Prabowo Subianto-Hatta Rajasa (kiri) dan Joko Widodo-Jusuf Kalla (kanan) |
JAKARTA, KOMPAS.com - Pengamat politik Universitas Indonesia Agung Suprio menilai kampanye negatif perlu dilakukan sebagai upaya "menelanjangi" lawan politik dan membuka mata publik atas rekam jejak masing-masing kandidat calon presiden dan calon wakil presiden.
"Kampanye negatif dilakukan untuk mengeksploitasi kelemahan lawan, dan masih termasuk dalam kampanye sehat. Bahkan diwajibkan agar pemilih mengetahui rekam jejak kandidat. Saya katakan kampanye negatif seperti menelanjangi para kandidat sehingga pemilih dapat melihat secara utuh para kandidat," kata Agung dihubungi dari Jakarta, Jumat (23/5/2014), seperti dikutip Antara.
Dia mengatakan, hikmah dari kampanye negatif agar publik dapat memastikan seorang kandidat capres dan cawapres benar-benar bersih ketika menjabat.
"Kampanye negatif ini berdasarkan fakta, berbeda dengan kampenye hitam yang dasarnya fitnah dan primordial.
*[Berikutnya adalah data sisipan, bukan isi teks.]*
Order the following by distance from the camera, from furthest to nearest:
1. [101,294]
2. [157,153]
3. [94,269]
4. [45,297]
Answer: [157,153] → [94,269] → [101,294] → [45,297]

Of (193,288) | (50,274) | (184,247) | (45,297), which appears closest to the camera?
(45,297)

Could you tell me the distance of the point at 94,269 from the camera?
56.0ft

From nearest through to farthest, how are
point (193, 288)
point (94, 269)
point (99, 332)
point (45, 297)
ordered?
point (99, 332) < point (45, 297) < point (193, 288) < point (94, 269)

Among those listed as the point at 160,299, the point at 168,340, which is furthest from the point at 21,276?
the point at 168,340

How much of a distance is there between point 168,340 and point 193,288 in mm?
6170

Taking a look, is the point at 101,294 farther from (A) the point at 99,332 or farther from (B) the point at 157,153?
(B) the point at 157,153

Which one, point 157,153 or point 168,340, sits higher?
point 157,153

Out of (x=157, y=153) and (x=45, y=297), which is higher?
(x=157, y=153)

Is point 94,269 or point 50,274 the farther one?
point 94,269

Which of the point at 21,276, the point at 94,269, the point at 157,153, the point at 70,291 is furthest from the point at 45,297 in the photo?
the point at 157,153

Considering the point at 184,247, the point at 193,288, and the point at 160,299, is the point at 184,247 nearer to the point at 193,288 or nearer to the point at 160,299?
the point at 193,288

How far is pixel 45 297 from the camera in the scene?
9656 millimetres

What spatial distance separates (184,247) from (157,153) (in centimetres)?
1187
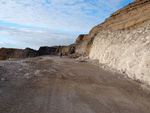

Kalau kampanye hitam ini jelas dilarang berdasarkan peraturan tentang kampanye," ucap Agung.
Dia mengingatkan, kampanye hitam justru dapat masuk ranah pidana, dan pelanggaran atas peraturan informasi, telematika, dan elektronika jika dilakukan di televisi, internet, dan sejenisnya.
Untuk mencegah terjadinya kampanye hitam yang dilakukan simpatisan, menurut dia, sebaiknya dua poros koalisi (Prabowo Subianto-Hatta Rajasa dan Joko Widodo-Jusuf Kalla) saling berkomitmen dan menyerukan kepada pendukungnya untuk melakukan kampanye sehat.
"Selain itu, melaporkan 'black campaign' kepada institusi yang berwenang agar menimbulkan efek jera kepada calon pelaku kampanye hitam," ujar Agung.